Construction and selection of bead-bound combinatorial oligonucleoside phosphorothioate and phosphorodithioate aptamer libraries designed for rapid PCR-based sequencing

Xianbin Yang, Suzanne E. Bassett, Xin Li, Bruce A. Luxon, Norbert K. Herzog1, Robert E. Shope1, Judy Aronson1, Tarl W. Prow1, James F. Leary2, Romy Kirby3, Andrew D. Ellington3 and David G. Gorenstein*

Sealy Center for Structural Biology and Department of Human Biological Chemistry and Genetics, 301 University Boulevard, 1 Department of Pathology and 2 Department of Internal Medicine, The University of Texas Medical Branch at Galveston, TX 77555-1157, USA and 3 Department of Chemistry and Biochemistry, Institute for Cellular and Molecular Biology, University of Texas at Austin, TX 78712, USA

*To whom correspondence should be addressed.
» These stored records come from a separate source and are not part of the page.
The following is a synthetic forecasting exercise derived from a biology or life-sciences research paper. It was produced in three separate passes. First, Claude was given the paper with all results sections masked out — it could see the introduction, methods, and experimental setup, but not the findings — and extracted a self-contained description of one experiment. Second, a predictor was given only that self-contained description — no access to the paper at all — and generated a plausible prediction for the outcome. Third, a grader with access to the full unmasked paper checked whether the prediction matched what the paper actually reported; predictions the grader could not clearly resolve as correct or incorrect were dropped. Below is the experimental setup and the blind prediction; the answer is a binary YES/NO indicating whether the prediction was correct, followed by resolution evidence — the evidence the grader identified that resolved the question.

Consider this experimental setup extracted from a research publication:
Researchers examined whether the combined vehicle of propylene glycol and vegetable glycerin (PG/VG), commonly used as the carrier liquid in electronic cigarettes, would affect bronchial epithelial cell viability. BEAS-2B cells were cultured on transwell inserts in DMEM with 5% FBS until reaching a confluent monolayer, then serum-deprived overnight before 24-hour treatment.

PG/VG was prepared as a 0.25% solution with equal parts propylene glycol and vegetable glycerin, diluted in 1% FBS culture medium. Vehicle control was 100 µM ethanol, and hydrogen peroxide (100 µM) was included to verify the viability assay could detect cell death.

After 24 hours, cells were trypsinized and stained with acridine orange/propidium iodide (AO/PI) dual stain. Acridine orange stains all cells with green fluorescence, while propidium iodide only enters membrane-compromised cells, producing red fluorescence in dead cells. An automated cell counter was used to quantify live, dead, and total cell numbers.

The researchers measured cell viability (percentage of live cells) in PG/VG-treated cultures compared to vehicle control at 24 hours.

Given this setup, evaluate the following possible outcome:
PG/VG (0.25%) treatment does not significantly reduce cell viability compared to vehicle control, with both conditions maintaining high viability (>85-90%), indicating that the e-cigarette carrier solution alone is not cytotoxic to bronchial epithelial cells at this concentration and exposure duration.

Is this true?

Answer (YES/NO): YES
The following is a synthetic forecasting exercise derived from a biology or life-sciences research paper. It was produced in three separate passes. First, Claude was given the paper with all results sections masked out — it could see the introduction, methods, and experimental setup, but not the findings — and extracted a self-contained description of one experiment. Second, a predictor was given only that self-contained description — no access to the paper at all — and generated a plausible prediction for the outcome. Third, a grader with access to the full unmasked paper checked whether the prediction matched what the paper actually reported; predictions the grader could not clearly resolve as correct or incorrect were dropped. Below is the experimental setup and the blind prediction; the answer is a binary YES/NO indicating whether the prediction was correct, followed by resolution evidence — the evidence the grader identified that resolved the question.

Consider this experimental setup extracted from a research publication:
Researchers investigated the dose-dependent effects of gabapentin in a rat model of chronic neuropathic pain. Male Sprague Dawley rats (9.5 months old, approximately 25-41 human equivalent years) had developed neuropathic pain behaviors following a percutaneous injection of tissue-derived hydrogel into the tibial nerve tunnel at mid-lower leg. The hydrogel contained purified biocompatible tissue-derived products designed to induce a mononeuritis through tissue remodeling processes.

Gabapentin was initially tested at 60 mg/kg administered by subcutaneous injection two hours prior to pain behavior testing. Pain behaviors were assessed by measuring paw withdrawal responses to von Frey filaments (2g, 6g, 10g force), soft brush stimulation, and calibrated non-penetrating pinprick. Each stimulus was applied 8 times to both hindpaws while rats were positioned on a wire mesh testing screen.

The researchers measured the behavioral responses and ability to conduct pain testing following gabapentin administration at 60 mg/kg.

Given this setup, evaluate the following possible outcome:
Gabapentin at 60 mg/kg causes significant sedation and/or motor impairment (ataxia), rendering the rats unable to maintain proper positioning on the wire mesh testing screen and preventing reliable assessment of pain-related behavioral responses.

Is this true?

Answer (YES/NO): YES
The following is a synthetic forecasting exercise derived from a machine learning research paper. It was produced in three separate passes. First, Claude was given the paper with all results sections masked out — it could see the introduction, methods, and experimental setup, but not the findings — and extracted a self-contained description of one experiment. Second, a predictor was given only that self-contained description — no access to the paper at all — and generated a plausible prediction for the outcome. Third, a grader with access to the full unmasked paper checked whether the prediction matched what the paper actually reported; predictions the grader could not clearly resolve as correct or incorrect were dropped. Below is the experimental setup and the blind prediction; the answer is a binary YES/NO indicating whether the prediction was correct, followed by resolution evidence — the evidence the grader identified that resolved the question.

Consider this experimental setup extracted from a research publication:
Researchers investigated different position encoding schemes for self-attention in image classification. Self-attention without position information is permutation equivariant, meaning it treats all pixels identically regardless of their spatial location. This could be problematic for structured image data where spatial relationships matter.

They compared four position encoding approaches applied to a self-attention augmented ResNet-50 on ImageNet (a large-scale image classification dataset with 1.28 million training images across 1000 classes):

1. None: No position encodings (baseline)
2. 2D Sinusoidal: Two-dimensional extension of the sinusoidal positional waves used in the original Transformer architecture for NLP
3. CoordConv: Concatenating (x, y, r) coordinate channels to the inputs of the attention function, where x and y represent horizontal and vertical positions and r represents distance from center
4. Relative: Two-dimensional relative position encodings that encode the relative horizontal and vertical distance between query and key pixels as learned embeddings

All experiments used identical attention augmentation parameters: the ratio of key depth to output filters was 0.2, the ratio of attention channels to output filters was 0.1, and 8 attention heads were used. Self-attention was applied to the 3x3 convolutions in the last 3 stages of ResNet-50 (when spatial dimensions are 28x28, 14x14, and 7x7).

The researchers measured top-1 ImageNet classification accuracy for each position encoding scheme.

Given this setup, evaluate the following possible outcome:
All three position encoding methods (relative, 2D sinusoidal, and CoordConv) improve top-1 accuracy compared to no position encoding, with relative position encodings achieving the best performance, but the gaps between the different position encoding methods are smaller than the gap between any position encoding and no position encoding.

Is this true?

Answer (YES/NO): NO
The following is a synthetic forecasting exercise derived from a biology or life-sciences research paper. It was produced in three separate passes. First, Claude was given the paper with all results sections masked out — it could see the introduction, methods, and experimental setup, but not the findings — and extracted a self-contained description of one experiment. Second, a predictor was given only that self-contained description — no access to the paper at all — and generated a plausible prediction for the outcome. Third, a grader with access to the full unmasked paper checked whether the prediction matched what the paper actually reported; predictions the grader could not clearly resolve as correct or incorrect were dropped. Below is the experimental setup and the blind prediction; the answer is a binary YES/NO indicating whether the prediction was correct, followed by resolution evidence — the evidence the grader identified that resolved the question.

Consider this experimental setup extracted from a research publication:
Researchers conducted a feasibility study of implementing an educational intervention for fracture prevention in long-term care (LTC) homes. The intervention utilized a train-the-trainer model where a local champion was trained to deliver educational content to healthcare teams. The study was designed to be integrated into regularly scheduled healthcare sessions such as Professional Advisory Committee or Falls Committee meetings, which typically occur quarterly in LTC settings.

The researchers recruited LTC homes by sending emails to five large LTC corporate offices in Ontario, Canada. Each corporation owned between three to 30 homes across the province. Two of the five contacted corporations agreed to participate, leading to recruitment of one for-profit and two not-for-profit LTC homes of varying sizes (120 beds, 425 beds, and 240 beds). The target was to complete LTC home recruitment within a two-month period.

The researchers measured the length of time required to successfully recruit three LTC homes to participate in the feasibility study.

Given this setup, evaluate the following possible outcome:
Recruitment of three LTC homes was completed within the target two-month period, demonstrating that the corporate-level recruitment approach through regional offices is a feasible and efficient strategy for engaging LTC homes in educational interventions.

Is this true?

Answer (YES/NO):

Tel: +1 409 747 6800; Fax: +1 409 747 6850; Email: david{at}nmr.utmb.edu

Chemically synthesized combinatorial libraries of unmodified or modified nucleic acids have not previously been used in methods to rapidly select oligonucleotides binding to target biomolecules such as proteins. Phosphorothioate oligonucleotides (S-ODNs) or phosphorodithioate oligonucleotides (S2-ODNs) with sulfurs replacing one or both of the non-bridging phosphate oxygens bind to proteins more tightly than unmodified oligonucleotides and have the potential to be used as diagnostic reagents and therapeutics. We have applied a split synthesis methodology to create one-bead one-S-ODN and one-bead one-S2-ODN libraries. Binding and selection of specific beads to the transcription factor NF-{kappa}B p50/p50 protein were demonstrated. Sequencing both the nucleic acid bases and the positions of any 3'-O-thioate/dithioate linkages was carried out by using a novel PCR-based identification tag of the selected beads. This approach allows us to rapidly and conveniently identify S-ODNs or S2-ODNs that bind to proteins.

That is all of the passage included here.